#### How to complete this task:
What is needed is an exact retyping of each entry, pictures excluded.

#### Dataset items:
-- -- --

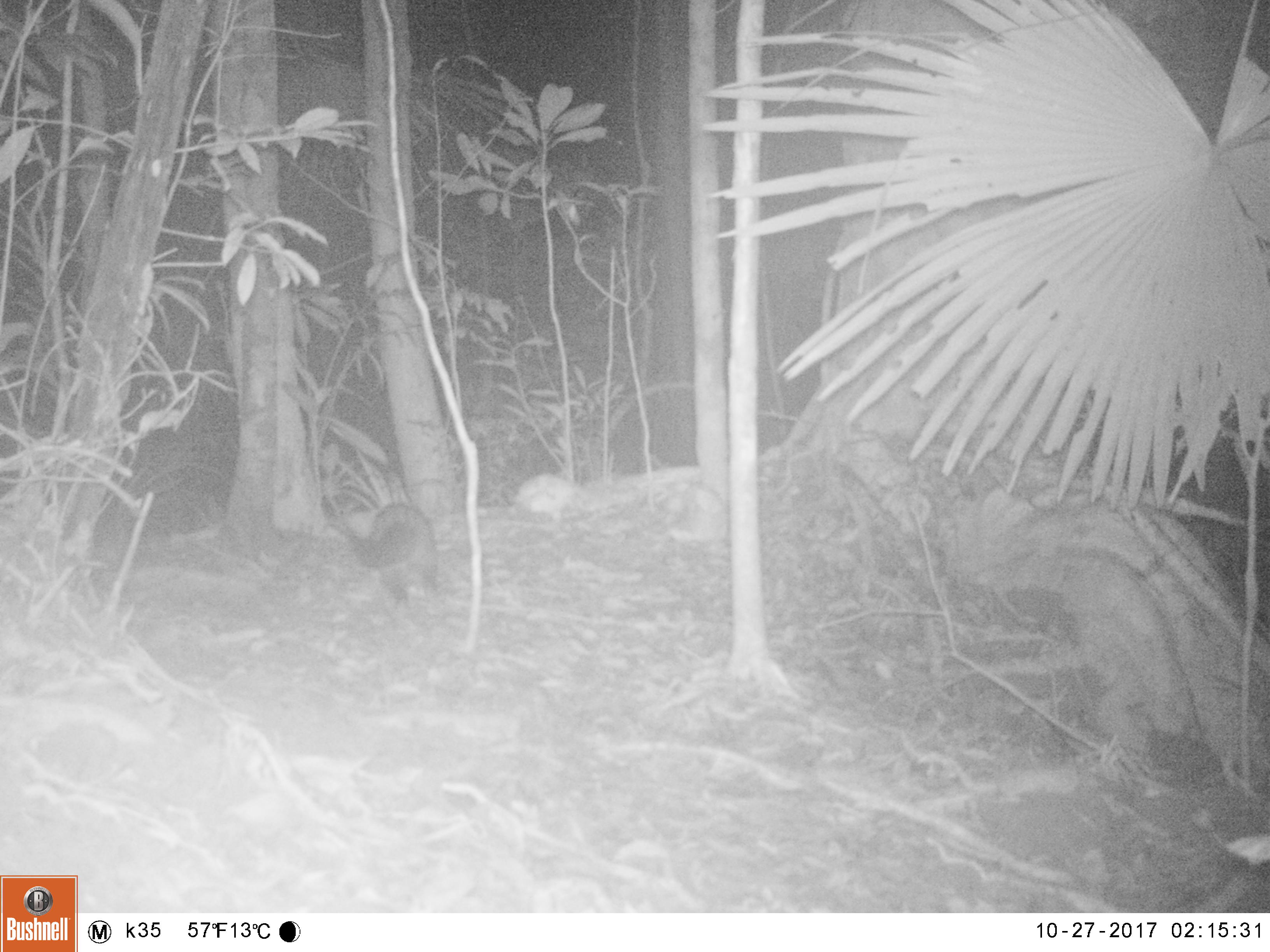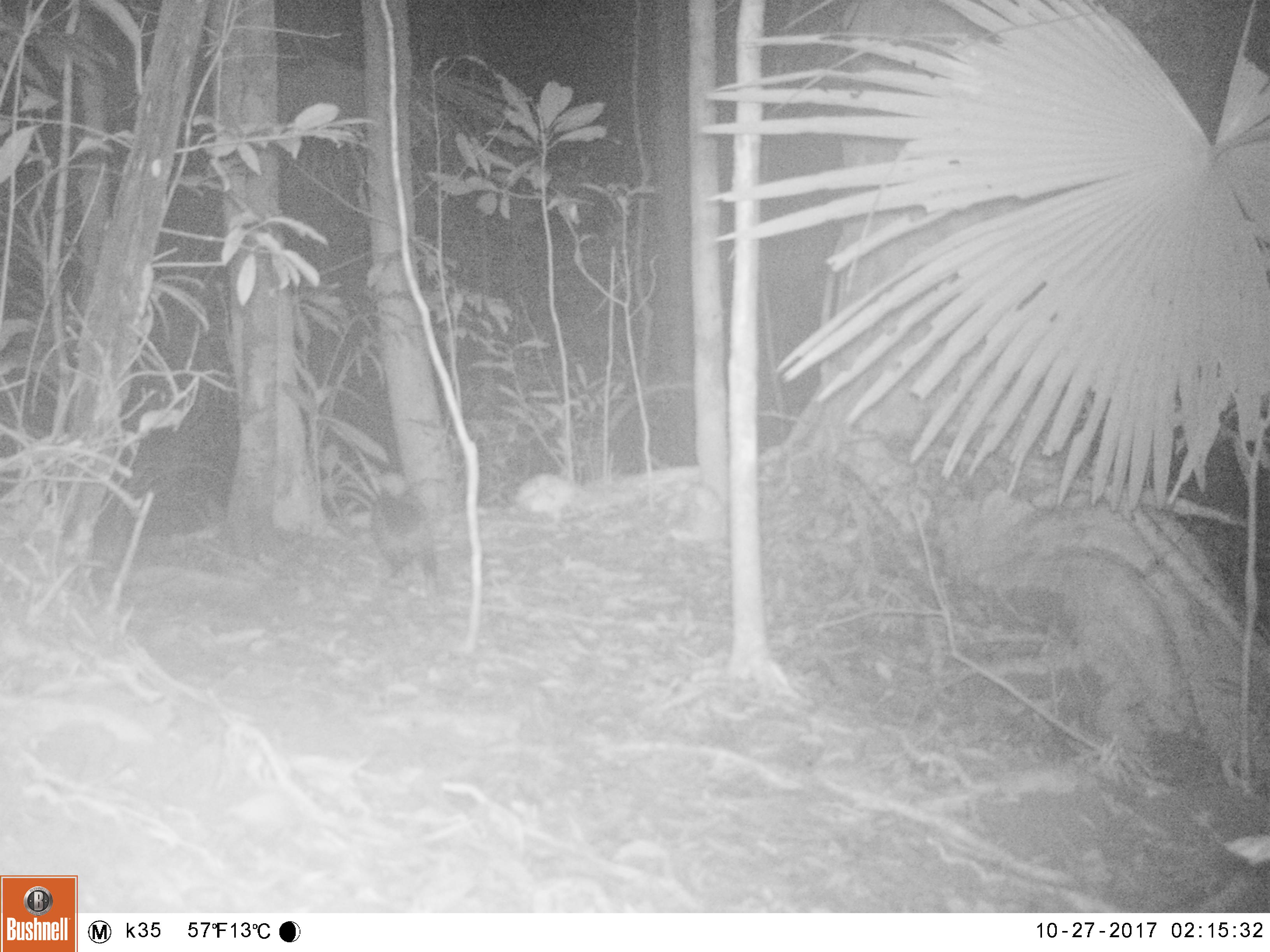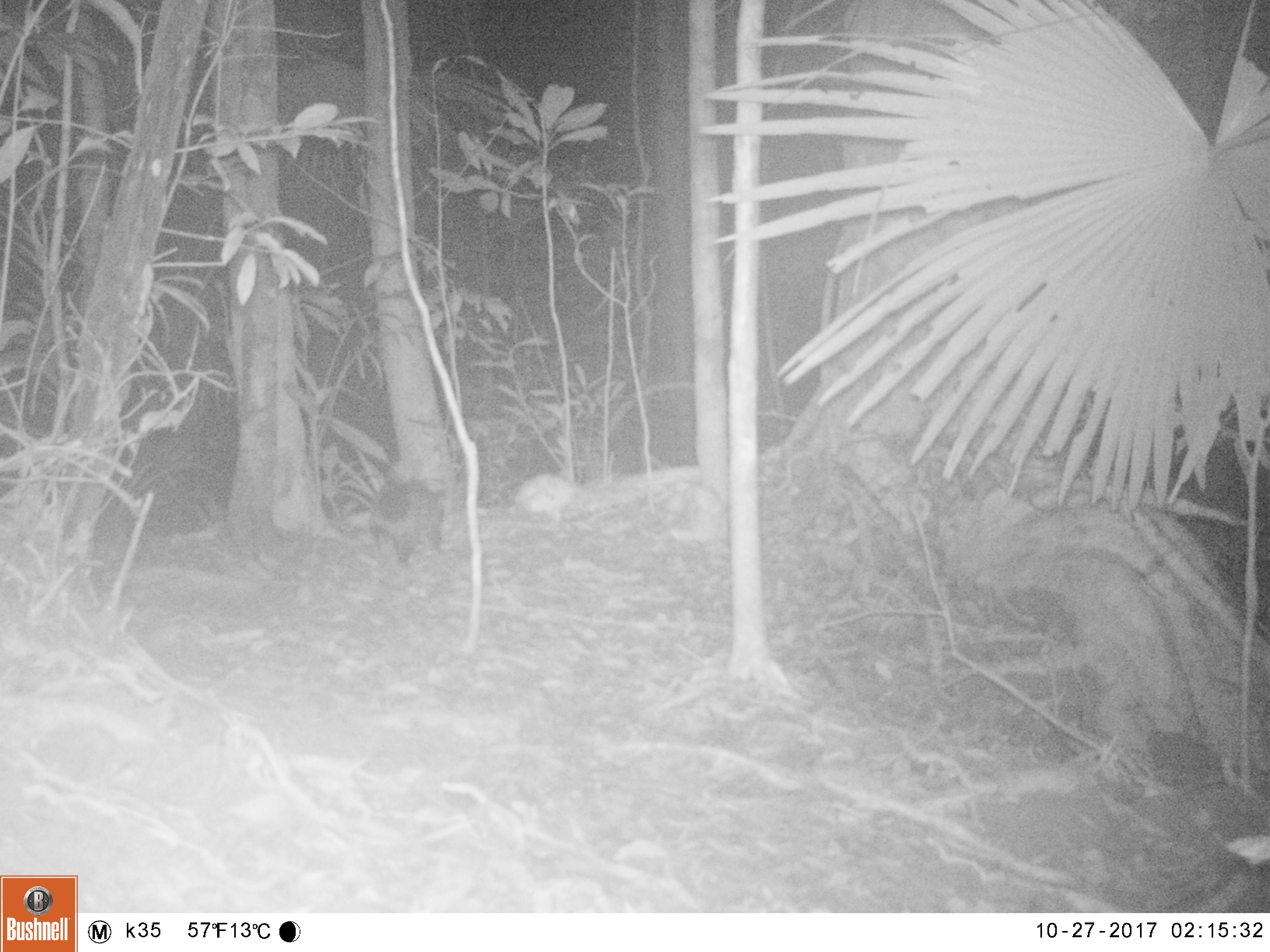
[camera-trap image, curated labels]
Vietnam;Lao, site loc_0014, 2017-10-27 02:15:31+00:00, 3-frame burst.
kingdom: Animalia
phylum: Chordata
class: Mammalia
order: Carnivora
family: Viverridae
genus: Paradoxurus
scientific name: Paradoxurus hermaphroditus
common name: common palm civet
Common palm civet (Paradoxurus hermaphroditus). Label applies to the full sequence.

-- -- --

#### Exercise output:
[camera-trap image, curated labels]
Vietnam;Lao, site loc_0014, 2017-10-27 02:15:31+00:00, 3-frame burst.
kingdom: Animalia
phylum: Chordata
class: Mammalia
order: Carnivora
family: Viverridae
genus: Paradoxurus
scientific name: Paradoxurus hermaphroditus
common name: common palm civet
Common palm civet (Paradoxurus hermaphroditus). Label applies to the full sequence.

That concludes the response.